The Founder Problem Won’t Magically Disappear
Then there’s the harsher opinion: someone inside the company should step up, especially leadership. One person basically said the founder needs to get over it and appear on camera. Another widened the list: founder, senior team, sales, product, whoever can actually explain why the software exists. That view has a point. In early-stage or small B2B, people often buy confidence before they buy features. A founder talking honestly about the problem, the customers, and even the rough edges can do more than a perfect demo ever could.
But forcing a reluctant founder into a stiff webcam monologue can backfire. Nobody wants hostage-video energy in their feed. A middle path makes more sense: start with voiceover, interview-style recordings, or customer-led clips. Put the least camera-averse person in the seat, not the person with the fanciest title. A founder who hides from video might still be willing to narrate a real workflow. That’s a win. The goal isn’t to create a company influencer overnight. It’s to put a credible human layer over software that otherwise looks like another tab in someone’s browser.
Sometimes the Smart Move Is Not Doing Video
The most uncomfortable take was also the cleanest: maybe don’t do video right now. “Reallocate that time to things that better suit your business,” one person said. It sounds negative, but it’s really a strategy check. Video isn’t a moral obligation. If the team has no budget, no face, no story, and no clear distribution plan, then “make videos” can become a busywork factory. A solo marketer can burn weeks producing content that satisfies leadership’s appetite for activity while doing almost nothing for buyers.
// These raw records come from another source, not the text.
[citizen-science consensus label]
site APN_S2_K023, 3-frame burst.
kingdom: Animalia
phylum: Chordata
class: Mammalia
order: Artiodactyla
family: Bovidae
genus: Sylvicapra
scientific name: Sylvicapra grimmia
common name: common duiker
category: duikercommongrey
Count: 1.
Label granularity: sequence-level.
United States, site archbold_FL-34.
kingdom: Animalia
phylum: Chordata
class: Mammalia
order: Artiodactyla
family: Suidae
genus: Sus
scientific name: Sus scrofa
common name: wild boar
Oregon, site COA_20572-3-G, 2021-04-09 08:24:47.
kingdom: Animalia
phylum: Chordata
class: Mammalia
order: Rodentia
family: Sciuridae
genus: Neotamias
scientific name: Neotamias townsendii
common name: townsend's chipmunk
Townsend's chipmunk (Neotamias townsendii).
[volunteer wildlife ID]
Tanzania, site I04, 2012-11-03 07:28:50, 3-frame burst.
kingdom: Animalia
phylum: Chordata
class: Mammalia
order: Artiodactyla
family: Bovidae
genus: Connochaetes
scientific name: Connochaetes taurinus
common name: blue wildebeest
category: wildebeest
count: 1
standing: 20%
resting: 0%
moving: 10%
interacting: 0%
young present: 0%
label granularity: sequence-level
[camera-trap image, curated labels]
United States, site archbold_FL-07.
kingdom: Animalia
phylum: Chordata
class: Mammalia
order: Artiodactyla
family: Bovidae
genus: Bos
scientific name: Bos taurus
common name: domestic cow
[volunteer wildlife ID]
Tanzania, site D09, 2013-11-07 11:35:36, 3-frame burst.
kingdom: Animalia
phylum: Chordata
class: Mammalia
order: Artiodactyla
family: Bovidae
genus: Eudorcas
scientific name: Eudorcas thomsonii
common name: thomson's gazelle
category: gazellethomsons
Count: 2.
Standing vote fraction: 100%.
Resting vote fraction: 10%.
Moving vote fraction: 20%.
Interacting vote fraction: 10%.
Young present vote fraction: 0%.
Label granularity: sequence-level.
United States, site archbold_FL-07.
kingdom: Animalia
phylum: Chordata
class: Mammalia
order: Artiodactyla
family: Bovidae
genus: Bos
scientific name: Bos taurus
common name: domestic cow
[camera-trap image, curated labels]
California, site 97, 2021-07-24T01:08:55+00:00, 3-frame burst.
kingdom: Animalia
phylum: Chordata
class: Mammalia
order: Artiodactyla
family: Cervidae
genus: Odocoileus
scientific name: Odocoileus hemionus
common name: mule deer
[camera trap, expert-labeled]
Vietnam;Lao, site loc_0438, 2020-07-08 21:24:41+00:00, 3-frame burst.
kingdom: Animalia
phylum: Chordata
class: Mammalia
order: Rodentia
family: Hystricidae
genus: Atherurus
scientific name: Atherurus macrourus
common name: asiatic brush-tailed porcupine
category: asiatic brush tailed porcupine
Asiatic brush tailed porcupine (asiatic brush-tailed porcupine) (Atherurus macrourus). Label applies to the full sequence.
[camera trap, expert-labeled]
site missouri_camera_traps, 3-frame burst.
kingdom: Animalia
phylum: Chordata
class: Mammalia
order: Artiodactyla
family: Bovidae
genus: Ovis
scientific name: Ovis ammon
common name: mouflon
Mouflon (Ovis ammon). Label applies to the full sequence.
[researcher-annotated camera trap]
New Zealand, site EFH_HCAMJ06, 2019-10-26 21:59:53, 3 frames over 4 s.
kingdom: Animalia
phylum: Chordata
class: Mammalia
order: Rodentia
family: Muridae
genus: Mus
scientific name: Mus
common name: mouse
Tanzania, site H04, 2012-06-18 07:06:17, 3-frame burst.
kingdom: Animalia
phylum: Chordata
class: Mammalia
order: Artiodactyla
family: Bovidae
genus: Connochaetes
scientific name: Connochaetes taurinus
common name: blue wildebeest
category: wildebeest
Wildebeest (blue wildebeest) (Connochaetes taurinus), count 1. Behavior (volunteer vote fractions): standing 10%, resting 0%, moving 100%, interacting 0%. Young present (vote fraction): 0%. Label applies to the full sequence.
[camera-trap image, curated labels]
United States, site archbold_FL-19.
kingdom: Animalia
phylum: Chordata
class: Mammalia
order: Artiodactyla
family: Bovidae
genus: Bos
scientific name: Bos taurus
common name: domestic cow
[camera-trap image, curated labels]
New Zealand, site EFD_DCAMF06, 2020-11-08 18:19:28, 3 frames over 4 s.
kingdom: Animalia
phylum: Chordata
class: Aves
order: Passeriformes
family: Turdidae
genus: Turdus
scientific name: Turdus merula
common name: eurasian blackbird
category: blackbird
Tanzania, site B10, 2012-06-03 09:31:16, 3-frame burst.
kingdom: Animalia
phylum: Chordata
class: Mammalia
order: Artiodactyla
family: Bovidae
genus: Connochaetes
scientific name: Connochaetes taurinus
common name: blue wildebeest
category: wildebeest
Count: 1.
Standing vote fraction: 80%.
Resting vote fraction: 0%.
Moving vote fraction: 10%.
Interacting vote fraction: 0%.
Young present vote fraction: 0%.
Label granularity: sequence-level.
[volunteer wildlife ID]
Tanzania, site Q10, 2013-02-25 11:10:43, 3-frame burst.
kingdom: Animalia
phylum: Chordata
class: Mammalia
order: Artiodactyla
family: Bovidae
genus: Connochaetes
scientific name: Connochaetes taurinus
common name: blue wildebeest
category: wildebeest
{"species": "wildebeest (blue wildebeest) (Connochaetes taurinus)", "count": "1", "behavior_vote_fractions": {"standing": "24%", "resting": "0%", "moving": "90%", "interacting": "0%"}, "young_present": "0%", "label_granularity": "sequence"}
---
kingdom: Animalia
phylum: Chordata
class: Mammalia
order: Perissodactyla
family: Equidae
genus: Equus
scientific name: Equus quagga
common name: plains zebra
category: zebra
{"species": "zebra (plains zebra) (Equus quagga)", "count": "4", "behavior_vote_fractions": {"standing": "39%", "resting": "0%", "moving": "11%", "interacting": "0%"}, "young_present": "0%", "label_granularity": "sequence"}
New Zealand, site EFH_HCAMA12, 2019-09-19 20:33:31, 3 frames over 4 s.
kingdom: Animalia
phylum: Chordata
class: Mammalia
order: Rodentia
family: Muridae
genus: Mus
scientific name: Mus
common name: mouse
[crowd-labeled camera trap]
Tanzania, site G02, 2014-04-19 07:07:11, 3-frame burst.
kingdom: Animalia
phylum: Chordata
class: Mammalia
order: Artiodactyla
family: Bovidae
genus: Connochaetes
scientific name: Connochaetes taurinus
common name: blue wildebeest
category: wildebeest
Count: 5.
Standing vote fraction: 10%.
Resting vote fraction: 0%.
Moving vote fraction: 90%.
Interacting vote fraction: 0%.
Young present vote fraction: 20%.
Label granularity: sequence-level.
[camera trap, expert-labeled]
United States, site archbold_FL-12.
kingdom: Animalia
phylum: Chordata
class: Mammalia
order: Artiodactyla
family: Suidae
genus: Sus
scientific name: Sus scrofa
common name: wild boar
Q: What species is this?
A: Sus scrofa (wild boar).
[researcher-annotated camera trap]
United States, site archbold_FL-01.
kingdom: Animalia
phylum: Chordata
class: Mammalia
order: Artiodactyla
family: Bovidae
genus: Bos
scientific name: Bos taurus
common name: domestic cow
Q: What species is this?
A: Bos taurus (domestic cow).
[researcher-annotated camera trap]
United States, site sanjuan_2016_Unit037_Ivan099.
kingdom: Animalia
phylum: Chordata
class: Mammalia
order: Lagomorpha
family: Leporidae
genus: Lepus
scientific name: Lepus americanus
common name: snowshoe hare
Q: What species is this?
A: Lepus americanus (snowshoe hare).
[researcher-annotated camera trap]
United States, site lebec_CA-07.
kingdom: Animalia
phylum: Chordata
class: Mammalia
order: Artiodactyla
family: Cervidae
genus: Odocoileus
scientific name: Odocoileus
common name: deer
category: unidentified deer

The practical answer sits between panic and refusal. Start with five tiny videos: three faceless workflow fixes, one customer story, and one rough internal voiceover explaining a painful use case. Keep each under 90 seconds. Measure replies, watch time, demo-page clicks, sales usage, and whether prospects actually reference them. Don’t debate background music for two hours. Don’t animate what a screen recording can show in ten seconds. For boring B2B products, traction usually doesn’t come from making the product look cinematic. It comes from making the buyer feel seen.